Webster also said he was pleased to see a versatile buying bench assembled for the sale, with plenty of money coming from around the globe, particularly in Hong Kong.
"I am particularly pleased with the buying bench that we have had here.There are quality buyers and the sale is not dependent on one big fish," said Webster.
"There's a good spread of buyers and I think that is healthy for the industry. Denise Martin from Star Thoroughbreds has obviously had a lot of success buying out of this sale with horses like Fiesta and that is bringing her back, so she finished on top.
"But it was good to see Triple Crown and Darby in there as well supporting the sale.
"The other big story is that, aside from the local trainers, there are a lot of people here from Hong Kong. The Upper Bloodstock, Ricky Yiu and the HKJC were able to get on the sheet and they weren't here last year and George Moore was here buying who are targeting the better types.
"If you go back five years you wouldn't find anyone from Hong Kong at a Classic sale, so it has evolved.
"Last year we had 2600 entries and we had 800 the year before, so it was difficult. We put 200 more in last year than what we would have liked to have done to try and help clear their stock but it didn't quite work.
"I think this year's results feel better and I think it is more workable for the buyers to get it done in three days, rather than five which is what we did last year."
Unsurprisingly NSW-based buyers dominate the score sheet at Classic, spening $23,077,000 on 314 lots accounting for 55 per cent of turnover. This figure was up marginally from last year when 369 lots were bought for $23,351,772, accounting for 51 per cent of turnover.
The spend by Hong Kong-based buyers however was up over 50 per cent compared to last year. At this year's sale 48 lots were bought by Hong Kong-based purchasers for $5,299,000 compared to the 26 lots bought in 2019 for a total spend of $2,745,000. Chinese-based buyers bought four lots this year during Book 1 for a total spend of $268,000, down from 2019 when 13 lots were purchased for a total spend of $649,000.
The spend of New Zealand-based buyers was comparable to 2019. This year 18 lots were bought for a total spend of $1,903,000 whilst at last year's sale $1,933,000 was spent on 22 lots.
Webster admitted that the results could have been stronger, but due to a few events which were out of their control namely the coronavirus and the inclement weather that hit Sydney at the beginning of the week, there were a few holes in the buying bench.
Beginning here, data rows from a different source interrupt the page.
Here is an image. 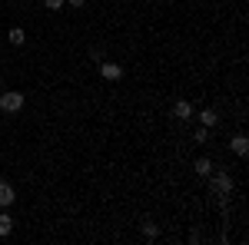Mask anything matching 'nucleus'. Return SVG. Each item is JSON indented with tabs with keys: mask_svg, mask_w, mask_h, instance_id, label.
<instances>
[{
	"mask_svg": "<svg viewBox=\"0 0 249 245\" xmlns=\"http://www.w3.org/2000/svg\"><path fill=\"white\" fill-rule=\"evenodd\" d=\"M67 3H70V7H83L87 0H67Z\"/></svg>",
	"mask_w": 249,
	"mask_h": 245,
	"instance_id": "15",
	"label": "nucleus"
},
{
	"mask_svg": "<svg viewBox=\"0 0 249 245\" xmlns=\"http://www.w3.org/2000/svg\"><path fill=\"white\" fill-rule=\"evenodd\" d=\"M199 126H206V130H216V126H219V113H216V110H199Z\"/></svg>",
	"mask_w": 249,
	"mask_h": 245,
	"instance_id": "7",
	"label": "nucleus"
},
{
	"mask_svg": "<svg viewBox=\"0 0 249 245\" xmlns=\"http://www.w3.org/2000/svg\"><path fill=\"white\" fill-rule=\"evenodd\" d=\"M193 169H196V176H199V179H206V176H210V172L216 169V166H213V159H210V156H199V159L193 163Z\"/></svg>",
	"mask_w": 249,
	"mask_h": 245,
	"instance_id": "8",
	"label": "nucleus"
},
{
	"mask_svg": "<svg viewBox=\"0 0 249 245\" xmlns=\"http://www.w3.org/2000/svg\"><path fill=\"white\" fill-rule=\"evenodd\" d=\"M17 202V189L10 186L7 179H0V209H10Z\"/></svg>",
	"mask_w": 249,
	"mask_h": 245,
	"instance_id": "3",
	"label": "nucleus"
},
{
	"mask_svg": "<svg viewBox=\"0 0 249 245\" xmlns=\"http://www.w3.org/2000/svg\"><path fill=\"white\" fill-rule=\"evenodd\" d=\"M230 149L236 152L239 159H243V156H246V152H249V139H246V136H243V132H236V136H232V139H230Z\"/></svg>",
	"mask_w": 249,
	"mask_h": 245,
	"instance_id": "6",
	"label": "nucleus"
},
{
	"mask_svg": "<svg viewBox=\"0 0 249 245\" xmlns=\"http://www.w3.org/2000/svg\"><path fill=\"white\" fill-rule=\"evenodd\" d=\"M7 40H10V47H23V43H27L23 27H10V30H7Z\"/></svg>",
	"mask_w": 249,
	"mask_h": 245,
	"instance_id": "10",
	"label": "nucleus"
},
{
	"mask_svg": "<svg viewBox=\"0 0 249 245\" xmlns=\"http://www.w3.org/2000/svg\"><path fill=\"white\" fill-rule=\"evenodd\" d=\"M90 60H93V63H100V60H107V53H103V47H90Z\"/></svg>",
	"mask_w": 249,
	"mask_h": 245,
	"instance_id": "13",
	"label": "nucleus"
},
{
	"mask_svg": "<svg viewBox=\"0 0 249 245\" xmlns=\"http://www.w3.org/2000/svg\"><path fill=\"white\" fill-rule=\"evenodd\" d=\"M100 76L103 80H123V66L120 63H110V60H100Z\"/></svg>",
	"mask_w": 249,
	"mask_h": 245,
	"instance_id": "5",
	"label": "nucleus"
},
{
	"mask_svg": "<svg viewBox=\"0 0 249 245\" xmlns=\"http://www.w3.org/2000/svg\"><path fill=\"white\" fill-rule=\"evenodd\" d=\"M23 103H27V96L20 93V90H3V93H0V113L17 116L20 110H23Z\"/></svg>",
	"mask_w": 249,
	"mask_h": 245,
	"instance_id": "2",
	"label": "nucleus"
},
{
	"mask_svg": "<svg viewBox=\"0 0 249 245\" xmlns=\"http://www.w3.org/2000/svg\"><path fill=\"white\" fill-rule=\"evenodd\" d=\"M140 232H143V239H160V226H156L153 219H143Z\"/></svg>",
	"mask_w": 249,
	"mask_h": 245,
	"instance_id": "11",
	"label": "nucleus"
},
{
	"mask_svg": "<svg viewBox=\"0 0 249 245\" xmlns=\"http://www.w3.org/2000/svg\"><path fill=\"white\" fill-rule=\"evenodd\" d=\"M193 113H196V110H193V103H190V99H176V103H173V116H176L179 123L193 119Z\"/></svg>",
	"mask_w": 249,
	"mask_h": 245,
	"instance_id": "4",
	"label": "nucleus"
},
{
	"mask_svg": "<svg viewBox=\"0 0 249 245\" xmlns=\"http://www.w3.org/2000/svg\"><path fill=\"white\" fill-rule=\"evenodd\" d=\"M0 90H3V76H0Z\"/></svg>",
	"mask_w": 249,
	"mask_h": 245,
	"instance_id": "16",
	"label": "nucleus"
},
{
	"mask_svg": "<svg viewBox=\"0 0 249 245\" xmlns=\"http://www.w3.org/2000/svg\"><path fill=\"white\" fill-rule=\"evenodd\" d=\"M193 143H210V130H206V126H199V130L193 132Z\"/></svg>",
	"mask_w": 249,
	"mask_h": 245,
	"instance_id": "12",
	"label": "nucleus"
},
{
	"mask_svg": "<svg viewBox=\"0 0 249 245\" xmlns=\"http://www.w3.org/2000/svg\"><path fill=\"white\" fill-rule=\"evenodd\" d=\"M206 179H210V192L219 199V209L226 212V202H230V196H232V176L226 169H219V172L213 169Z\"/></svg>",
	"mask_w": 249,
	"mask_h": 245,
	"instance_id": "1",
	"label": "nucleus"
},
{
	"mask_svg": "<svg viewBox=\"0 0 249 245\" xmlns=\"http://www.w3.org/2000/svg\"><path fill=\"white\" fill-rule=\"evenodd\" d=\"M10 232H14V215L3 209V212H0V239H7Z\"/></svg>",
	"mask_w": 249,
	"mask_h": 245,
	"instance_id": "9",
	"label": "nucleus"
},
{
	"mask_svg": "<svg viewBox=\"0 0 249 245\" xmlns=\"http://www.w3.org/2000/svg\"><path fill=\"white\" fill-rule=\"evenodd\" d=\"M63 3H67V0H43L47 10H63Z\"/></svg>",
	"mask_w": 249,
	"mask_h": 245,
	"instance_id": "14",
	"label": "nucleus"
}]
</instances>
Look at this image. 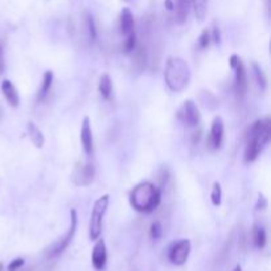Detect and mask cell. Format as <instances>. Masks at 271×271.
I'll return each instance as SVG.
<instances>
[{
  "label": "cell",
  "instance_id": "obj_17",
  "mask_svg": "<svg viewBox=\"0 0 271 271\" xmlns=\"http://www.w3.org/2000/svg\"><path fill=\"white\" fill-rule=\"evenodd\" d=\"M53 79H54L53 72H52V70H47V72L44 73V77H43V84H41L40 86V90H38V94H37L38 102L44 101L45 98L48 97V94L51 92L52 85H53Z\"/></svg>",
  "mask_w": 271,
  "mask_h": 271
},
{
  "label": "cell",
  "instance_id": "obj_20",
  "mask_svg": "<svg viewBox=\"0 0 271 271\" xmlns=\"http://www.w3.org/2000/svg\"><path fill=\"white\" fill-rule=\"evenodd\" d=\"M252 72L253 76H254V79H256L257 86L259 88L261 92H265L266 88H267V78H266L265 73L262 72L261 67H259L257 62L252 64Z\"/></svg>",
  "mask_w": 271,
  "mask_h": 271
},
{
  "label": "cell",
  "instance_id": "obj_12",
  "mask_svg": "<svg viewBox=\"0 0 271 271\" xmlns=\"http://www.w3.org/2000/svg\"><path fill=\"white\" fill-rule=\"evenodd\" d=\"M81 138L82 147L86 155H93L94 152V143H93V131H92V124H90V119L88 117L84 118L81 124Z\"/></svg>",
  "mask_w": 271,
  "mask_h": 271
},
{
  "label": "cell",
  "instance_id": "obj_28",
  "mask_svg": "<svg viewBox=\"0 0 271 271\" xmlns=\"http://www.w3.org/2000/svg\"><path fill=\"white\" fill-rule=\"evenodd\" d=\"M211 38L213 41H215L216 44H218L221 41V33H220V29L217 28V27H213V28L211 29Z\"/></svg>",
  "mask_w": 271,
  "mask_h": 271
},
{
  "label": "cell",
  "instance_id": "obj_5",
  "mask_svg": "<svg viewBox=\"0 0 271 271\" xmlns=\"http://www.w3.org/2000/svg\"><path fill=\"white\" fill-rule=\"evenodd\" d=\"M176 118L183 126L188 129L197 127L201 122V114H200L197 105L192 99H186L181 103V106L176 111Z\"/></svg>",
  "mask_w": 271,
  "mask_h": 271
},
{
  "label": "cell",
  "instance_id": "obj_13",
  "mask_svg": "<svg viewBox=\"0 0 271 271\" xmlns=\"http://www.w3.org/2000/svg\"><path fill=\"white\" fill-rule=\"evenodd\" d=\"M0 90L3 93V97L6 98V101L8 102L10 106L12 108H19L20 105V95L16 86L13 85L10 79H4L0 85Z\"/></svg>",
  "mask_w": 271,
  "mask_h": 271
},
{
  "label": "cell",
  "instance_id": "obj_27",
  "mask_svg": "<svg viewBox=\"0 0 271 271\" xmlns=\"http://www.w3.org/2000/svg\"><path fill=\"white\" fill-rule=\"evenodd\" d=\"M26 263V261L23 258H16L11 262L10 265H8V271H17L20 267H23Z\"/></svg>",
  "mask_w": 271,
  "mask_h": 271
},
{
  "label": "cell",
  "instance_id": "obj_21",
  "mask_svg": "<svg viewBox=\"0 0 271 271\" xmlns=\"http://www.w3.org/2000/svg\"><path fill=\"white\" fill-rule=\"evenodd\" d=\"M191 4L193 6L196 19L199 22H204L208 13V0H191Z\"/></svg>",
  "mask_w": 271,
  "mask_h": 271
},
{
  "label": "cell",
  "instance_id": "obj_2",
  "mask_svg": "<svg viewBox=\"0 0 271 271\" xmlns=\"http://www.w3.org/2000/svg\"><path fill=\"white\" fill-rule=\"evenodd\" d=\"M161 201V192L150 181L139 183L130 192V205L140 213H151Z\"/></svg>",
  "mask_w": 271,
  "mask_h": 271
},
{
  "label": "cell",
  "instance_id": "obj_1",
  "mask_svg": "<svg viewBox=\"0 0 271 271\" xmlns=\"http://www.w3.org/2000/svg\"><path fill=\"white\" fill-rule=\"evenodd\" d=\"M271 138V120L258 119L250 126L249 131L246 134V145L243 152L245 163H253L258 158V155L263 151L268 144Z\"/></svg>",
  "mask_w": 271,
  "mask_h": 271
},
{
  "label": "cell",
  "instance_id": "obj_18",
  "mask_svg": "<svg viewBox=\"0 0 271 271\" xmlns=\"http://www.w3.org/2000/svg\"><path fill=\"white\" fill-rule=\"evenodd\" d=\"M98 90L101 93L102 98L103 99H110L111 93H113V82H111L110 76H109L108 73H105L102 74L101 78H99V84H98Z\"/></svg>",
  "mask_w": 271,
  "mask_h": 271
},
{
  "label": "cell",
  "instance_id": "obj_25",
  "mask_svg": "<svg viewBox=\"0 0 271 271\" xmlns=\"http://www.w3.org/2000/svg\"><path fill=\"white\" fill-rule=\"evenodd\" d=\"M161 236H163V226L159 221H155L150 227V237H151L152 241H158L160 240Z\"/></svg>",
  "mask_w": 271,
  "mask_h": 271
},
{
  "label": "cell",
  "instance_id": "obj_9",
  "mask_svg": "<svg viewBox=\"0 0 271 271\" xmlns=\"http://www.w3.org/2000/svg\"><path fill=\"white\" fill-rule=\"evenodd\" d=\"M233 69L236 70V76H234V90H236L238 97H243V95L247 93V89H249V78H247V72H246V68L242 61H241V58L237 61Z\"/></svg>",
  "mask_w": 271,
  "mask_h": 271
},
{
  "label": "cell",
  "instance_id": "obj_6",
  "mask_svg": "<svg viewBox=\"0 0 271 271\" xmlns=\"http://www.w3.org/2000/svg\"><path fill=\"white\" fill-rule=\"evenodd\" d=\"M77 224H78L77 212L76 209H72V211H70V224L69 227H68L67 233L64 234L60 240L57 241V242H54L53 245L51 246V249L48 252V256L51 257V258L52 257H57L58 254H61L64 250L67 249L68 246L70 245V242H72L73 238H74V234H76L77 231Z\"/></svg>",
  "mask_w": 271,
  "mask_h": 271
},
{
  "label": "cell",
  "instance_id": "obj_3",
  "mask_svg": "<svg viewBox=\"0 0 271 271\" xmlns=\"http://www.w3.org/2000/svg\"><path fill=\"white\" fill-rule=\"evenodd\" d=\"M192 78L190 64L181 57H170L165 64L164 70V81L171 92H183L190 85Z\"/></svg>",
  "mask_w": 271,
  "mask_h": 271
},
{
  "label": "cell",
  "instance_id": "obj_29",
  "mask_svg": "<svg viewBox=\"0 0 271 271\" xmlns=\"http://www.w3.org/2000/svg\"><path fill=\"white\" fill-rule=\"evenodd\" d=\"M267 206V200L265 199V196L258 195V202H257V209H265Z\"/></svg>",
  "mask_w": 271,
  "mask_h": 271
},
{
  "label": "cell",
  "instance_id": "obj_26",
  "mask_svg": "<svg viewBox=\"0 0 271 271\" xmlns=\"http://www.w3.org/2000/svg\"><path fill=\"white\" fill-rule=\"evenodd\" d=\"M211 41H212L211 29H204L201 35H200L199 41H197V43H199V48L200 49H205V48H208L209 44H211Z\"/></svg>",
  "mask_w": 271,
  "mask_h": 271
},
{
  "label": "cell",
  "instance_id": "obj_31",
  "mask_svg": "<svg viewBox=\"0 0 271 271\" xmlns=\"http://www.w3.org/2000/svg\"><path fill=\"white\" fill-rule=\"evenodd\" d=\"M167 8L170 11H172L175 8V6H174V3H172V0H167Z\"/></svg>",
  "mask_w": 271,
  "mask_h": 271
},
{
  "label": "cell",
  "instance_id": "obj_14",
  "mask_svg": "<svg viewBox=\"0 0 271 271\" xmlns=\"http://www.w3.org/2000/svg\"><path fill=\"white\" fill-rule=\"evenodd\" d=\"M119 29L124 37L135 33V20H134L133 12L130 8H123L119 16Z\"/></svg>",
  "mask_w": 271,
  "mask_h": 271
},
{
  "label": "cell",
  "instance_id": "obj_30",
  "mask_svg": "<svg viewBox=\"0 0 271 271\" xmlns=\"http://www.w3.org/2000/svg\"><path fill=\"white\" fill-rule=\"evenodd\" d=\"M4 68H6V62H4V52H3V47L0 44V74L4 72Z\"/></svg>",
  "mask_w": 271,
  "mask_h": 271
},
{
  "label": "cell",
  "instance_id": "obj_32",
  "mask_svg": "<svg viewBox=\"0 0 271 271\" xmlns=\"http://www.w3.org/2000/svg\"><path fill=\"white\" fill-rule=\"evenodd\" d=\"M234 271H242V267H241L240 265H237L236 268H234Z\"/></svg>",
  "mask_w": 271,
  "mask_h": 271
},
{
  "label": "cell",
  "instance_id": "obj_15",
  "mask_svg": "<svg viewBox=\"0 0 271 271\" xmlns=\"http://www.w3.org/2000/svg\"><path fill=\"white\" fill-rule=\"evenodd\" d=\"M27 131H28L29 139H31L36 149H43L45 143V138L43 131H41L33 122L27 123Z\"/></svg>",
  "mask_w": 271,
  "mask_h": 271
},
{
  "label": "cell",
  "instance_id": "obj_7",
  "mask_svg": "<svg viewBox=\"0 0 271 271\" xmlns=\"http://www.w3.org/2000/svg\"><path fill=\"white\" fill-rule=\"evenodd\" d=\"M73 184L77 186H89L94 181L95 179V167L94 164L90 161L78 164L74 171H73L72 176Z\"/></svg>",
  "mask_w": 271,
  "mask_h": 271
},
{
  "label": "cell",
  "instance_id": "obj_16",
  "mask_svg": "<svg viewBox=\"0 0 271 271\" xmlns=\"http://www.w3.org/2000/svg\"><path fill=\"white\" fill-rule=\"evenodd\" d=\"M199 102L201 103V106H204L206 110H216L218 108V105H220V101H218V98L216 97L215 94L209 90H201L199 94Z\"/></svg>",
  "mask_w": 271,
  "mask_h": 271
},
{
  "label": "cell",
  "instance_id": "obj_23",
  "mask_svg": "<svg viewBox=\"0 0 271 271\" xmlns=\"http://www.w3.org/2000/svg\"><path fill=\"white\" fill-rule=\"evenodd\" d=\"M85 26H86V31H88L89 40L95 41V38H97V27H95L94 17H93L89 12L85 13Z\"/></svg>",
  "mask_w": 271,
  "mask_h": 271
},
{
  "label": "cell",
  "instance_id": "obj_4",
  "mask_svg": "<svg viewBox=\"0 0 271 271\" xmlns=\"http://www.w3.org/2000/svg\"><path fill=\"white\" fill-rule=\"evenodd\" d=\"M110 196L103 195L94 202L92 215H90V222H89V238L92 241H97L102 233V222L109 208Z\"/></svg>",
  "mask_w": 271,
  "mask_h": 271
},
{
  "label": "cell",
  "instance_id": "obj_11",
  "mask_svg": "<svg viewBox=\"0 0 271 271\" xmlns=\"http://www.w3.org/2000/svg\"><path fill=\"white\" fill-rule=\"evenodd\" d=\"M92 263L97 271H101L106 267L108 263V250H106V243L103 240L98 238L97 243L94 245V249L92 253Z\"/></svg>",
  "mask_w": 271,
  "mask_h": 271
},
{
  "label": "cell",
  "instance_id": "obj_19",
  "mask_svg": "<svg viewBox=\"0 0 271 271\" xmlns=\"http://www.w3.org/2000/svg\"><path fill=\"white\" fill-rule=\"evenodd\" d=\"M253 242L258 249H263L267 243V233L266 229L261 225H256L253 229Z\"/></svg>",
  "mask_w": 271,
  "mask_h": 271
},
{
  "label": "cell",
  "instance_id": "obj_8",
  "mask_svg": "<svg viewBox=\"0 0 271 271\" xmlns=\"http://www.w3.org/2000/svg\"><path fill=\"white\" fill-rule=\"evenodd\" d=\"M191 242L190 240H179L174 242L168 249V259L172 265L183 266L190 257Z\"/></svg>",
  "mask_w": 271,
  "mask_h": 271
},
{
  "label": "cell",
  "instance_id": "obj_22",
  "mask_svg": "<svg viewBox=\"0 0 271 271\" xmlns=\"http://www.w3.org/2000/svg\"><path fill=\"white\" fill-rule=\"evenodd\" d=\"M190 7H191V0H177L176 3V17L179 24H183L188 17L190 13Z\"/></svg>",
  "mask_w": 271,
  "mask_h": 271
},
{
  "label": "cell",
  "instance_id": "obj_24",
  "mask_svg": "<svg viewBox=\"0 0 271 271\" xmlns=\"http://www.w3.org/2000/svg\"><path fill=\"white\" fill-rule=\"evenodd\" d=\"M211 201L215 206H220L221 202H222V188H221V184L217 183V181L212 186Z\"/></svg>",
  "mask_w": 271,
  "mask_h": 271
},
{
  "label": "cell",
  "instance_id": "obj_10",
  "mask_svg": "<svg viewBox=\"0 0 271 271\" xmlns=\"http://www.w3.org/2000/svg\"><path fill=\"white\" fill-rule=\"evenodd\" d=\"M224 120H222L221 117H215V119L212 120L211 133H209L208 139V144L212 150H218L221 145H222V142H224Z\"/></svg>",
  "mask_w": 271,
  "mask_h": 271
}]
</instances>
"Could the sale results have been better than they are? Yes, they could," said Webster. "There is no doubt that we were missing a bunch of buyers. I am estimating around 15 or so that we know of that didn't come from either Singapore, Hong Kong or China and even some from New Zealand because they didn't want to travel during the outbreak of this virus.
"From a weather sense, there would be others but I can't quantify it at this point in time. There are people who normally drive in from the south coast, the north coast and people who come in from over the mountains to buy one or two and there is no doubt that some of those people didn't come and that it has affected us.
"The results, particularly noting that, are very good and the format and everything else for next year is unlikely to change because under better circumstances it will be even better."
Inglis will hold their next sale in Melbourne with the Premier Sale getting underway on March 1 and Webster said the focus would now turn to Victoria.
"We have encouraged a lot of Victorian breeders to sell at home and you can see that in the catalogue and in the results in Premier coming up. That sets us up well for that sale," said Webster.
"We have always thought that this year Easter and Premier were the two sales that could really grow and this one was about consolidating and strengthening it and not necessarily about trying to it in numbers because we have pulled it back.
"They have all got a sprinkling. Some are buying in partnership with the syndicators and we are hoping that they like what they see in Melbourne. That is our focus from here on in to Melbourne. What we need now is to ensure that all the buyers get there so that Melbourne can go to another level."